### Directive
From the line that includes "Is the position" to the last line of the records, inclusive, repeat each line exactly.

============

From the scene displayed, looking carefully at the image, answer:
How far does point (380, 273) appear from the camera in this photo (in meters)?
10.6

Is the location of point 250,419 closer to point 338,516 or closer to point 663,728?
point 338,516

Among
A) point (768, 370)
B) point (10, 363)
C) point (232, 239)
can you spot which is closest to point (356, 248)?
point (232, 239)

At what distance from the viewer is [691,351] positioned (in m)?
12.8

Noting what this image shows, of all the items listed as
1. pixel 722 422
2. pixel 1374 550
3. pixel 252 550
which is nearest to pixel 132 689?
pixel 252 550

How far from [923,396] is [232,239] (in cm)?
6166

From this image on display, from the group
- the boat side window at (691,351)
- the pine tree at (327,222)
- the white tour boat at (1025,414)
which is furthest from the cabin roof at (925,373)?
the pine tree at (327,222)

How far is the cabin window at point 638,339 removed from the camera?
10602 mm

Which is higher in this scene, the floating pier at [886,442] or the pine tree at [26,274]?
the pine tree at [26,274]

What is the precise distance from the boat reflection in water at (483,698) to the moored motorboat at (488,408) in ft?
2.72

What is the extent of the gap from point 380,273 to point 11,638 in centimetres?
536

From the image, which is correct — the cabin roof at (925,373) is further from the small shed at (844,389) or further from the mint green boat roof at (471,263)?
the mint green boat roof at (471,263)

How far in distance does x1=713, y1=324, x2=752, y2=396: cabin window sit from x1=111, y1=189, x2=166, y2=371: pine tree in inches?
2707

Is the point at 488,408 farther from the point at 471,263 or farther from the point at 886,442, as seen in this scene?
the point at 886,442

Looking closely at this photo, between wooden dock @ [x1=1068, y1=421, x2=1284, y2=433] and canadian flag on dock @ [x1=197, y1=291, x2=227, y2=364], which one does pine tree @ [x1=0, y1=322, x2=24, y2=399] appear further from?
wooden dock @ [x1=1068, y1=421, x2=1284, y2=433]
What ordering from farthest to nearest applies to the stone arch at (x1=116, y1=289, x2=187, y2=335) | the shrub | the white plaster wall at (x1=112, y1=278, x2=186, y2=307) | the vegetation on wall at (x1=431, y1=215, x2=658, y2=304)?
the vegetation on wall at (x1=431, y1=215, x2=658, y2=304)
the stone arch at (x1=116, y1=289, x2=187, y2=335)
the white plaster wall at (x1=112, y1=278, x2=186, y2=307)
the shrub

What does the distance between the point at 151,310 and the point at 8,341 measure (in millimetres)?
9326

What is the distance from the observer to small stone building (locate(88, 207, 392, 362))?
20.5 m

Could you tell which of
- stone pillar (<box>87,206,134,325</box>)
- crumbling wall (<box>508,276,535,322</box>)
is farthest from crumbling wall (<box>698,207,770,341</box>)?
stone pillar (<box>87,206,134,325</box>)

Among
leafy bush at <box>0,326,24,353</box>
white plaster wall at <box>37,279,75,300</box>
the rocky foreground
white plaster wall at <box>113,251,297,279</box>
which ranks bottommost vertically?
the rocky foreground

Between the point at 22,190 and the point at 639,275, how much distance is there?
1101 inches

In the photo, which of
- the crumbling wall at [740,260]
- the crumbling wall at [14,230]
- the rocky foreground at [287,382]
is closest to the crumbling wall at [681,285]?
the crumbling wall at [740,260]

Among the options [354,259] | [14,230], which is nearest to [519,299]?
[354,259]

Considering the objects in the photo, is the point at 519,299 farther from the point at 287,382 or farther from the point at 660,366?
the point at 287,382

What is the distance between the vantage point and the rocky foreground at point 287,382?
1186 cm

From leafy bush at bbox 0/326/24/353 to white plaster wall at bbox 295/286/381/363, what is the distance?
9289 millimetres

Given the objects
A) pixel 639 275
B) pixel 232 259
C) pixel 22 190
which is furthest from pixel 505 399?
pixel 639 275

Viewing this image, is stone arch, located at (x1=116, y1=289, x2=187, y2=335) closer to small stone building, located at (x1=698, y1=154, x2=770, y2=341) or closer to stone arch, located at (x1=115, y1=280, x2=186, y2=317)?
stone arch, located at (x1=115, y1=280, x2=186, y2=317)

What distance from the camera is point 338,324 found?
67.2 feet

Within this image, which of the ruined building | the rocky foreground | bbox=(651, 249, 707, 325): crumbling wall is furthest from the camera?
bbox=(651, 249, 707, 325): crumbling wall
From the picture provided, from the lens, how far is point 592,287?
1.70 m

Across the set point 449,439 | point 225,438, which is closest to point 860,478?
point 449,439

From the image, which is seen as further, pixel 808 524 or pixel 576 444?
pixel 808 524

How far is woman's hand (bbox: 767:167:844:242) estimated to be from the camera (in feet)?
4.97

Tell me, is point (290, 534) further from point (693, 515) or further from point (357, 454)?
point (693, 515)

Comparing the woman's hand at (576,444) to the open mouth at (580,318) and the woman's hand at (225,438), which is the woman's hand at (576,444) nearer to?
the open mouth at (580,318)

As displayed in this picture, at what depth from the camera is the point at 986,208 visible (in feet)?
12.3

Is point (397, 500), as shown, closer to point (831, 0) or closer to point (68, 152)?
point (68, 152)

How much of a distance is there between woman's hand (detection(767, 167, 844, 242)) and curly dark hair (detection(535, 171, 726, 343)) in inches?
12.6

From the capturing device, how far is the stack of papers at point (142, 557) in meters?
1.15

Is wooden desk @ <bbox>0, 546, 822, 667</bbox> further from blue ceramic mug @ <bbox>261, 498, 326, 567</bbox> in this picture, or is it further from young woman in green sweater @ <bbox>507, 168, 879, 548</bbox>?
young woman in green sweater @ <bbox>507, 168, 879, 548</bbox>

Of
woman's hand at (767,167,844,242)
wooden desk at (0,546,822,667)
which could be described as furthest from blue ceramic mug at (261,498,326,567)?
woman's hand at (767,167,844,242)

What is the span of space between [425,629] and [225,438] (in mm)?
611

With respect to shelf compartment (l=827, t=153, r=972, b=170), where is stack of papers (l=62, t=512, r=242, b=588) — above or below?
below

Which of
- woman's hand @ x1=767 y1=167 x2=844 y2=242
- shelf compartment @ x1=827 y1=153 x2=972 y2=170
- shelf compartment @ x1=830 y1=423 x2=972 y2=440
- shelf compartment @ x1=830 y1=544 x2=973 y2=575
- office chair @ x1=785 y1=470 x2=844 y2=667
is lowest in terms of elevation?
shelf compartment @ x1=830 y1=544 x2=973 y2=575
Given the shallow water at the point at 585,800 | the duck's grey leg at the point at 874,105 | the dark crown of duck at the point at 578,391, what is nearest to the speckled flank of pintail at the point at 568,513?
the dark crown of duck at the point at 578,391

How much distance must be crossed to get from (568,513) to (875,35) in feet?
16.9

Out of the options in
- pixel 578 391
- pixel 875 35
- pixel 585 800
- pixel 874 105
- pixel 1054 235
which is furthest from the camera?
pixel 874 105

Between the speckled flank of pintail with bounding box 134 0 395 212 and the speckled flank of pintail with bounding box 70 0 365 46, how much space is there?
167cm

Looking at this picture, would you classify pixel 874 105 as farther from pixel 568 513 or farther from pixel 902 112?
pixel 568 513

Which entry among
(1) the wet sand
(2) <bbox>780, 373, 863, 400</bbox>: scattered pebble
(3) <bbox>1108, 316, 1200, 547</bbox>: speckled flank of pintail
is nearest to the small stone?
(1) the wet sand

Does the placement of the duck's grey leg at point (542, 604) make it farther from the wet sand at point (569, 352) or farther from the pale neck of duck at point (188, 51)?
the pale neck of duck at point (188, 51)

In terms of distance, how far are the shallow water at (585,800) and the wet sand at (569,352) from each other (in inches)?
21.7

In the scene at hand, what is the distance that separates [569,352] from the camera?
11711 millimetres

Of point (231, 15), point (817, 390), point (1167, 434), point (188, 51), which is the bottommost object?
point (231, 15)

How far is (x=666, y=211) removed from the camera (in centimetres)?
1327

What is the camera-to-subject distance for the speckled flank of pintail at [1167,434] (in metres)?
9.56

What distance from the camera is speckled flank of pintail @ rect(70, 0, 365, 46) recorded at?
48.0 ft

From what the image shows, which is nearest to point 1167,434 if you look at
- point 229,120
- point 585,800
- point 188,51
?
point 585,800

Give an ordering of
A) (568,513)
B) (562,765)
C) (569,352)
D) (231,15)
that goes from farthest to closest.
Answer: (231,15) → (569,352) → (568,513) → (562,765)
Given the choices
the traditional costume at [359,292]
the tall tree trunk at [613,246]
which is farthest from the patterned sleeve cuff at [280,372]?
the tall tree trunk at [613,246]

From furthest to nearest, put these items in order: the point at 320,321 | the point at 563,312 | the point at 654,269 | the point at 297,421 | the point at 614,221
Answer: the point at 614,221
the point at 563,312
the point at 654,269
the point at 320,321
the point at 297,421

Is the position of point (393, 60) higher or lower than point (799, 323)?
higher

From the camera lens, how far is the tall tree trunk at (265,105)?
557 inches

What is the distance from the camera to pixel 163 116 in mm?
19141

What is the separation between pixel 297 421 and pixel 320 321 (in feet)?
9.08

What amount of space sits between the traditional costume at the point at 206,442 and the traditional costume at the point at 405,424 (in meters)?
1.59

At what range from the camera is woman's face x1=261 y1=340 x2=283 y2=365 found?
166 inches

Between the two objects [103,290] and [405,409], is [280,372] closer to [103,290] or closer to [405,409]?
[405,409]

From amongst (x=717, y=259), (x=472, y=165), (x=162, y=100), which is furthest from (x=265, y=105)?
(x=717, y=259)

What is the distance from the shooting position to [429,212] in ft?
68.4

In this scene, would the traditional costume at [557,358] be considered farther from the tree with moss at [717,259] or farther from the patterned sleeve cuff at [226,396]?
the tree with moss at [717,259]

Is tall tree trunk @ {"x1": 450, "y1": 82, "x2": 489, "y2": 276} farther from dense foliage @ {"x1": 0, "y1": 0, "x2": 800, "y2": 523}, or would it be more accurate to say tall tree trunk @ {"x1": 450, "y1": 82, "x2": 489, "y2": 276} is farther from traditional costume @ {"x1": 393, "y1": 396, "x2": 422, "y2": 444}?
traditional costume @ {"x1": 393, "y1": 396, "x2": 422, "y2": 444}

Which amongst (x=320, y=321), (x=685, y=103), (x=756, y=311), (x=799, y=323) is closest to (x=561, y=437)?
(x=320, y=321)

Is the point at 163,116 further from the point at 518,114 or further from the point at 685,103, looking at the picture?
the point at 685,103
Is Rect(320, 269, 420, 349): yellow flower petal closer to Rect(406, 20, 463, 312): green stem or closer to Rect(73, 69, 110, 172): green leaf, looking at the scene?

============

### Exercise output
Is the position of point (393, 60) higher or lower than point (799, 323)?
higher

From the camera lens, how far is the tall tree trunk at (265,105)?
557 inches

What is the distance from the camera to pixel 163 116 in mm?
19141

What is the separation between pixel 297 421 and pixel 320 321 (in feet)?
9.08

What amount of space sits between the traditional costume at the point at 206,442 and the traditional costume at the point at 405,424 (in meters)?
1.59

At what range from the camera is woman's face x1=261 y1=340 x2=283 y2=365 found?
166 inches

Between the two objects [103,290] and [405,409], is [280,372] closer to [103,290] or closer to [405,409]?
[405,409]

From amongst (x=717, y=259), (x=472, y=165), (x=162, y=100), which is furthest from (x=265, y=105)?
(x=717, y=259)

What is the distance from the shooting position to [429,212] in ft?
68.4

In this scene, would the traditional costume at [557,358] be considered farther from the tree with moss at [717,259] or farther from the patterned sleeve cuff at [226,396]?
the tree with moss at [717,259]

Is tall tree trunk @ {"x1": 450, "y1": 82, "x2": 489, "y2": 276} farther from dense foliage @ {"x1": 0, "y1": 0, "x2": 800, "y2": 523}, or would it be more accurate to say tall tree trunk @ {"x1": 450, "y1": 82, "x2": 489, "y2": 276} is farther from traditional costume @ {"x1": 393, "y1": 396, "x2": 422, "y2": 444}?
traditional costume @ {"x1": 393, "y1": 396, "x2": 422, "y2": 444}

Which amongst (x=320, y=321), (x=685, y=103), (x=756, y=311), (x=799, y=323) is closest to (x=561, y=437)?
(x=320, y=321)

Is the point at 163,116 further from the point at 518,114 or further from the point at 685,103, looking at the picture?
the point at 685,103
Is Rect(320, 269, 420, 349): yellow flower petal closer to Rect(406, 20, 463, 312): green stem or closer to Rect(73, 69, 110, 172): green leaf, looking at the scene?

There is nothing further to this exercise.